- Title page as it appeared in Orbit 4 (1968) edited by Damon Knight.
- Country: United States
- Language: English
- Genre: Science fiction

Publication
- Published in: Orbit 4
- Publication type: Hardcover
- Publisher: G. P. Putnam's Sons
- Media type: Print
- Publication date: 1968

= Passengers (short story) =

"Passengers" is a science fiction short story by American writer Robert Silverberg. It was nominated for the Hugo Award for Best Short Story 1970, and won the Nebula Award for Best Short Story in 1969.

==Background==
In the 1970 collection The Cube Root of Uncertainty, Silverberg wrote in the Introduction: "Grim tales include "Passengers" and "Sundance". It is told in the first person present tense.

==Publication history==
"Passengers" was first published in the 1968 book Orbit 4 edited by Damon Knight. It reappeared in The Best from Orbit (1975), The Best of Robert Silverberg, vol. 1 (1976), The Cube Root of Uncertainty (1970), Moonferns and Starsongs (1971), and Nebula Award Stories Five (1970).

==Plot summary==
The story is set in the year 1987. For three years, people on Earth have been subject to the will of the "Passengers"—intangible beings who usurp human bodies temporarily and without warning, and do nothing but play and cause havoc. People being "ridden" are ignored by others, and when they are freed, the experience, by social convention, is ignored by all. When the Passenger leaves the host body, the person is left with no memories of his time being ridden.

The story is narrated by a man who wakes up after a three-day ride.

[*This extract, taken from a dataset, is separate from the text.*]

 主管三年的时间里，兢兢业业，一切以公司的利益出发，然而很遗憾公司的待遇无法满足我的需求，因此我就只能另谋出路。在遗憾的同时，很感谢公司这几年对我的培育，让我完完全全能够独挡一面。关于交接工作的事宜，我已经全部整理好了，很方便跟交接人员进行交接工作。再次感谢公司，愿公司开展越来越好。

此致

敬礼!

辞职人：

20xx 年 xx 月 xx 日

Unusually, he recalls what has taken place: a random sexual encounter with a woman, also being ridden at the time. By chance, he encounters her just a few hours after her Passenger has left her. Fighting against the pervasive pessimism of the world (people tend to avoid relationships, as one can be taken by a Passenger at any moment), he tries to connect with his fellow victim. Just as he begins to win her trust, he is again taken by a Passenger and driven into a nearby bar, where he meets a man and leaves the bar with him.

==Reception==
In 1971, SF Commentarys Barry Gillam called it "Silverberg's best story to date." In 1972, Vectors John Bowles praised "[i]t is perfectly sustained, very carefully and well written [...], and is utterly inexorable."